Der neue Comic soll das Thema Energiesparen und Klimaschutz noch fester in Kinderköpfen verankern. Etwa alle sechs Wochen soll nun ein neuer Energiespar-Comic fertiggestellt sein, der dann – farbig oder auch schwarzweiß zum Ausmalen – per E-Mail an die beteiligten Grundschulen geschickt wird. Die drucken die Bildergeschichte aus und können sie in den Unterricht einbauen.

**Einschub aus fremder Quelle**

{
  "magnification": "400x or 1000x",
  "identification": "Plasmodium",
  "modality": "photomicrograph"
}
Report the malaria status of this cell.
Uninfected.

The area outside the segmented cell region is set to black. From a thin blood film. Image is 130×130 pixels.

Seit Mitte November hat Wiebke Schönbohm-Wilke in etwa 50 Grundschulkassen Kinder mithilfe von „Thermi“ und „Elektra“ zu Energiesherriffs ausgebildet. Ziel des Projektes ist es, durch Verhaltensänderung von Kindern und Lehrern den Energieverbrauch an den Grundschulen ohne Komforteinbußen spürbar zu senken.

Vergleichbare Projekte etwa in Nordrhein-Westfalen hätten gezeigt, dass allein durch Aufklärungsarbeit zwischen fünf und 20 Prozent an Energiekosten eingespart werden können – an einer durchschnittlichen Grundschule immerhin zwischen 2500 und 15 000 Euro.